# [Task objective]
Could you give the stretch from the line containing "How far away" through the last line again, swapping "camera" for "lens" and leaving everything else unchanged?

## Start

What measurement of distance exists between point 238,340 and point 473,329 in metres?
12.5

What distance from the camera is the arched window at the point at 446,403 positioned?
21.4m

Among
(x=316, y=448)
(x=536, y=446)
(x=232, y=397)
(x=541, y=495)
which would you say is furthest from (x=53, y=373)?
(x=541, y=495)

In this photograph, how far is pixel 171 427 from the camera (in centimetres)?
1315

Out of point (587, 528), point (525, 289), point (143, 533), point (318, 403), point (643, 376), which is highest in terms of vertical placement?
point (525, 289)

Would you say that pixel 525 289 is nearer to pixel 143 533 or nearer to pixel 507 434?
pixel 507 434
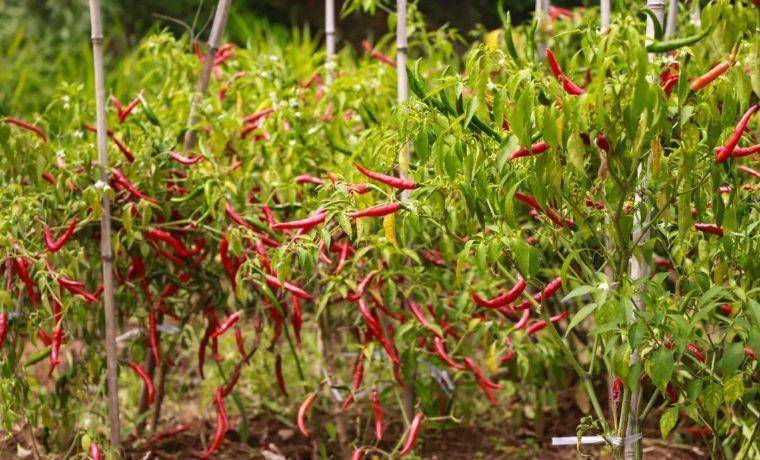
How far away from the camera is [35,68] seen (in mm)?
7359

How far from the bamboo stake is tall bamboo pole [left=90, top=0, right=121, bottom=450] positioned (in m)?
0.31

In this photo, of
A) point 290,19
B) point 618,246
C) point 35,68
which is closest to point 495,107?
point 618,246

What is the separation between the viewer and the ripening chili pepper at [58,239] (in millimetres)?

## End

# [Full answer]
How far away from the lens is [35,68] seen (in mm)?
7359

How far from the bamboo stake is tall bamboo pole [left=90, top=0, right=121, bottom=450] positioned (in m)?
0.31

In this photo, of
A) point 290,19
B) point 618,246
C) point 35,68
which is closest to point 495,107?
point 618,246

What is the separation between the viewer and the ripening chili pepper at [58,239] (in millimetres)?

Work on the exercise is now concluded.